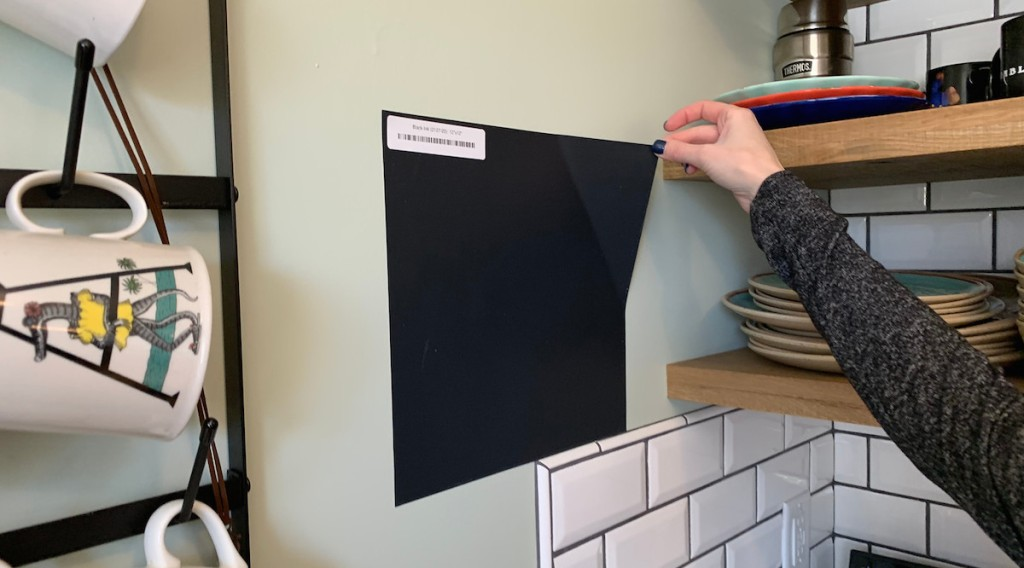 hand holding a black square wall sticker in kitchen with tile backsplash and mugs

--

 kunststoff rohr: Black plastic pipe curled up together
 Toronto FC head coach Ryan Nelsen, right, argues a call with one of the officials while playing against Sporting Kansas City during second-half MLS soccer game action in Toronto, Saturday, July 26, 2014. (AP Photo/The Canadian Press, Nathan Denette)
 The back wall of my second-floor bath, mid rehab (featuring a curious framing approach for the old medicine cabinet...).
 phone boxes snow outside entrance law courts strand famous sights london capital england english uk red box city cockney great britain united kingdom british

==

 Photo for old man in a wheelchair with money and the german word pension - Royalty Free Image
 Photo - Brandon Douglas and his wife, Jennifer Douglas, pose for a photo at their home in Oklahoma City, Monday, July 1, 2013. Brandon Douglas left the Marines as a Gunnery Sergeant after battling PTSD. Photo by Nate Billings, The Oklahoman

PROMPT >>
Working from the entries above, filter out every line that lacks "second" and copy what remains.

REPLY TO THE EXERCISE >>
 Toronto FC head coach Ryan Nelsen, right, argues a call with one of the officials while playing against Sporting Kansas City during second-half MLS soccer game action in Toronto, Saturday, July 26, 2014. (AP Photo/The Canadian Press, Nathan Denette)
 The back wall of my second-floor bath, mid rehab (featuring a curious framing approach for the old medicine cabinet...).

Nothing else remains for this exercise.